Batrachedra helarcha

Scientific classification
- Kingdom: Animalia
- Phylum: Arthropoda
- Class: Insecta
- Order: Lepidoptera
- Family: Batrachedridae
- Genus: Batrachedra
- Species: B. helarcha
- Binomial name: Batrachedra helarcha Meyrick, 1897

= Batrachedra helarcha =

- Authority: Meyrick, 1897

Moth species in family Batrachedridae

Batrachedra helarcha is a species of moth of the family Batrachedridae. It is found in Australia.

==Original description==

Male, Female 8–12 mm. Head white, crown usually pale greyish-ochreous posteriorly. Palpi whitish, subbasal and subapical rings of second and terminal joints blackish, scale-projection very slight. Antennae whitish, obscurely ringed and sometimes suffused with fuscous. Thorax and abdomen white, sprinkled with pale grey. Legs whitish, ringed with pale fuscous.

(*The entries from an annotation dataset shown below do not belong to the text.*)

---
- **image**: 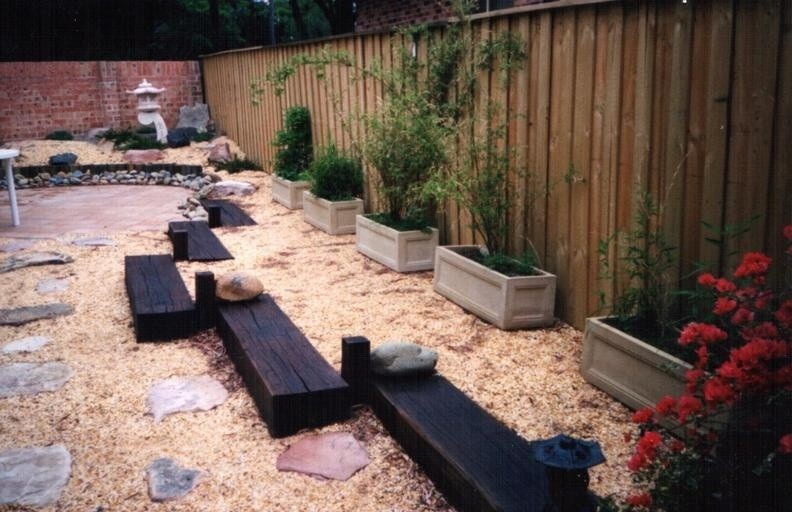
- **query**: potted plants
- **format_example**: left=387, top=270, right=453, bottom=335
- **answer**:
left=269, top=104, right=315, bottom=210
left=578, top=183, right=791, bottom=454
left=307, top=26, right=477, bottom=276
left=298, top=133, right=365, bottom=235
left=249, top=3, right=558, bottom=331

Forewings pale greyish-ochreous, sprinkled with fuscous; veins more or less obscurely and variably streaked with whitish and sprinkled with black; first and second discal stigmata linear, black; a black apical dot; cilia on costa ochreous-whitish, at apex fuscous, beneath whitish-fuscous. Hindwings grey; cilia whitish-fuscous. Brisbane, Queensland; Sydney, New South Wales; Deloraine and Georges Bay, Tasmania; from September to January, amongst Juncus in swampy places, fourteen specimens.